Barefoot in the wilderness
in search of understanding

Becoming extreme

There was a piece on BBC Radio 4’s Today programme this morning discussing a survey of young Muslims in Britain. The survey found that the younger people in the Muslim Britain are more “radical” than their older fellows, and more likely to have a “politicised” view of their religion – they’re more likely to support Sharia law, the wearing of the veil and even the actions of groups like Al Qaeda.

What struck me was this – that the young are always more “radical” than their elders, more excitable, more prone to simplistic answers to complex questions. This point was raised by the interviewer, but wasn’t really dealt with. The tone was rather that there’s something unexpected going on here, that there’s something wrong that needs fixing. And what was even stranger was the cause to which this problem was attributed – multiculturalism. The suggestion was that the presence of many cultures in Britain was making the young more insular and extreme. And this seems nonsensical to me.

If we want to look for an answer to the question of why young British Muslims are turning away from the modern liberal society towards a vision of their own (an answer beyond the tendencies of the young I discussed above), surely the first place we need to look is at the failure of that very society that they are rejecting.

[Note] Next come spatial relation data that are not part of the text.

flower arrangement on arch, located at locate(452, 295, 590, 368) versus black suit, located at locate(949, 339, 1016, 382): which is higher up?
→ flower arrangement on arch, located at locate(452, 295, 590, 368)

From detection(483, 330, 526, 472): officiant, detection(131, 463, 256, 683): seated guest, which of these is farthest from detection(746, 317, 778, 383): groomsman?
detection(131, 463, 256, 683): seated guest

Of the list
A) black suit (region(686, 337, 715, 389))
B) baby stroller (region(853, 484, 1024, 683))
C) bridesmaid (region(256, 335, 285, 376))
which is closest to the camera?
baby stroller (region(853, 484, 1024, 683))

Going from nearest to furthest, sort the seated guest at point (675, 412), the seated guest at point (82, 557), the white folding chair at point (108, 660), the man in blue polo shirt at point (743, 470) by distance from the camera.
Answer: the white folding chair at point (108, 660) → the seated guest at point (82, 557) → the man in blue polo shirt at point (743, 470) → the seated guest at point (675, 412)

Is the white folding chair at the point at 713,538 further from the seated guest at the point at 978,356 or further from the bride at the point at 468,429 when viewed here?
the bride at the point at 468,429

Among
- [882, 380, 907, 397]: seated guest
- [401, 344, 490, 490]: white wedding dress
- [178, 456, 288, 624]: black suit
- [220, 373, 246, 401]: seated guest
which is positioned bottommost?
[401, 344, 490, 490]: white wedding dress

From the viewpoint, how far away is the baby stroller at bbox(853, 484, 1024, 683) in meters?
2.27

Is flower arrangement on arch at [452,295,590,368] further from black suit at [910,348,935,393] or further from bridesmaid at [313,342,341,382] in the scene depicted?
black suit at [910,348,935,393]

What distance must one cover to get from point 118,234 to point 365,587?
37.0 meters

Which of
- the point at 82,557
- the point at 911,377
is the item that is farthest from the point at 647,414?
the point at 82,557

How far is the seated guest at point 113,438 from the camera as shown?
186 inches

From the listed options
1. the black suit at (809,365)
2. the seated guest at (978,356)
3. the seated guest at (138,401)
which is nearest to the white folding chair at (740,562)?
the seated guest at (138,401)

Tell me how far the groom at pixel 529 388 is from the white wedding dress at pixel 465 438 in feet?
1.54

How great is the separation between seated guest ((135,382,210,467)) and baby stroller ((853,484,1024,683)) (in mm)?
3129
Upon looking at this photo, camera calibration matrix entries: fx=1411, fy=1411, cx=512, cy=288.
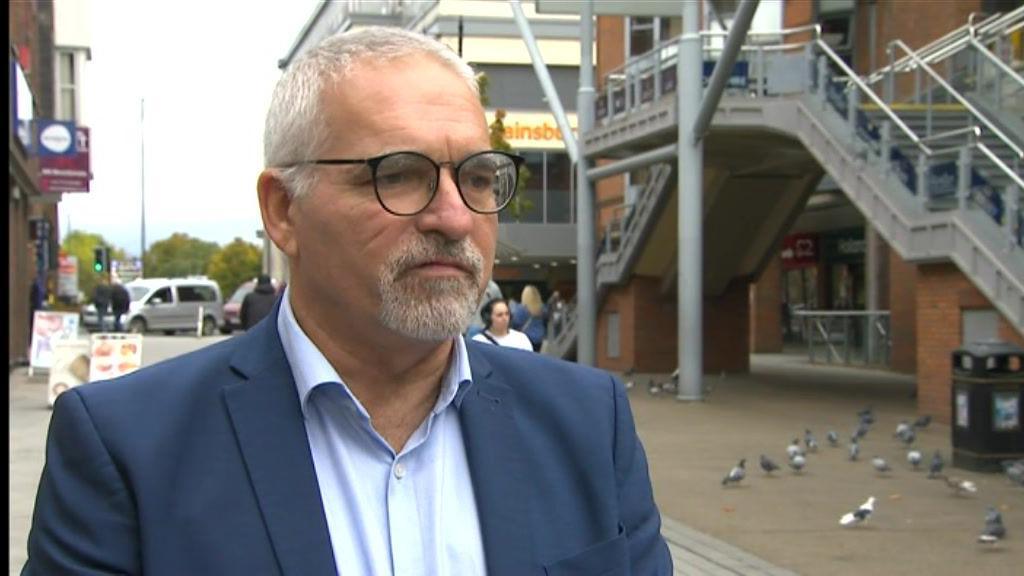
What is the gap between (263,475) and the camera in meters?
1.97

Modern liberal secular democracy is not a shining beacon of hope. It is a bastion of power held by the rich over the poor. It enshrines centralised power with a sham of voting every few years that changes almost nothing, as politicians push their own agendas, which have nothing in common with the concerns of most people in their countries. It elevates hypocrisy and self-interest to hitherto unknown levels.

And it is starting to come unravelled. The hard-won liberties of person and community are being eroded and ignored as our governmentsemphasise spin and deception over principle, as they award themselves more and more power with less and less oversight, as they institutionalise the use of torture of and spying on their own subjects and foreigners.

Is it any wonder that people turn away in search of something better? All this says to me is that our society desperately needs to recover a vision of what it is, and why it is, and how it can be restored.